76年にドイツからリリースされた超絶ギタリストのソロ・アルバムです。

ドイツで76年なんていうとドグサレ系かちょっとピコ音入ったふわふわシンフォニックなんかを想像してしまうかもしれませんが、この作品は正真正銘のハード・ロック!かのバース・コントロール(BIRTH CONTROL)にも在籍していたとかでテクニックは文句なしです。

ジャケの写真がジョー・ペリーに似ているので、本当にこれドイツ?本当にハードロック?と、半信半疑になりますが、更に裏ジャケに至ってはゲイ&テリー・ウッズ(GAY&TERRY WOODS)の2ndのようで、冷や汗まで出てきます。しかもですね、実は内容にもドイツっぽさのほとんど感じられないアメリカ的英国臭の漂うキレキレ・ハード・ロックなのです。

ハード・ロックとは言っても所謂よい意味での古めかしい感じの70年代ハードではなく、新しめ感のある、マホガニー・ラッシュ(MAHOGANY RUSH)や、アイアン・メイデン(IRON MAIDEN)、マイケル・シェンカー(MICHAEL SCHENKER)、そんなあたりの疾走感あるメロディアス・ヘヴィー・ロックという印象です。

ヴォーカルはご本人以外のゲイ&テリー(おい)の二人がやっていますが、どちらかは、かなりのハイトーンで、ニュー・トロルズ(NEW TROLLS)のUTのB-1での歌い方に似ている気がします。80年代NWOBHMには多いタイプでもあります。

この手の音をやってる人は、ふつう。鎖とか金属とかメリケンサック?とかを身に着けて、エナメル・スーツというのが相場ですが、彼らはどうも違いそうで、ヴォーカルは全曲がハイ・トーンかというとそうでもなく、男気系の歌声も聴ける曲があって、正直いうとそっちの声の方がいいかな。(おっと)

前置きが長くなりましたが、その内容は、のっけのA-1から機関銃的なマシンガン・ロックで、70年代の古き音楽ファンはややボリュームを下げ気味になってしまいそうで、このあたりでまずは好みのわかれるところかとは思います。が、でも、もう1曲待ってください!A-2です。なんじゃこりゃ?!となります。 なんでこんなかっこいいの?!?!と。

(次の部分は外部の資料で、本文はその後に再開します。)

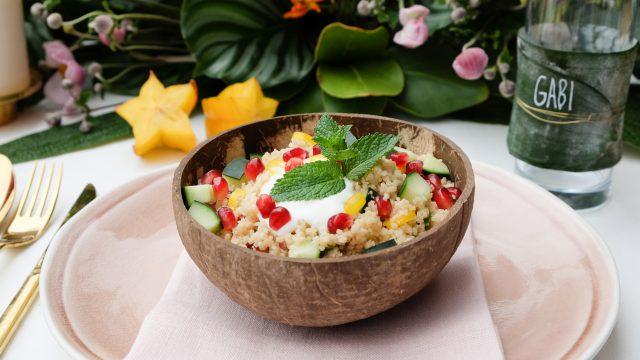 Exotischer Couscous Salat mit Granatapfel Kernen und Minze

スウェーデンのノーベンバー(NOVEMBER)のいいところをドイツに移植してみました的なシブシブなヘヴィー・ロック。コード進行もグンバツ(死語)。これはかなりなもんす。かっちょイイ!

ところが続くA-3ではまた趣が変わって、今度はいきなりアメリカに到着。なんでこうなってしまうの?? なんというアメリカンな・・・。

そして続くA-4は同じフォーク・タッチながら、秋枯れ哀愁の名曲。これですわ、これ。ようやく来たぜ!泣き泣きギター。もうみんなで泣きましょう。

・・という感じで、喜んだり、ずっこけたりと、すったもんだで、収録曲の曲風は割とバラエティに富んでいます。

B面も基本この路線ですが、まずB-1はキテます。

リズムはもう鵯越えの逆落とし状態。ぶつかりまくり。そしてギター・ソロ。うおおお、これは鼻血間違いなし。ベックのトゥルース系のかっこいい音です。そのあとしばらくヘヴィー路線が続きまして、・・でB-4。これがもしかしたらハイライトかもしれません。

ノーベンバー(NOVEMBER)がレインボウ(RAINBOW)のバラッドをやったような美しさ。いやあ、まさしくオッサン殺し。ヴォーカルも男気系の方の人が担当していて文句なし。 煮込みでもつまみながら、純米酒でチビチビ聴くには最高の1曲。ギターもカツオと昆布のダシがよく聴いたしっかりとして重厚な味わい。やっぱこういうのを聴かねば!です。

そしてラストはしっぽりと。

ミドル・テンポからスロー・テンポまで、幅広くやっていますが、どの曲もギターはビシバシとフィーチャーされています。ただ、ここまでの腕前であれば、個人的には延々と続く泣き泣きのソロなんかを聴きたいところでもあり、長尺の曲が一曲入っていれば、もう少し評価も変わったかもしれません。あとジャケと・・・。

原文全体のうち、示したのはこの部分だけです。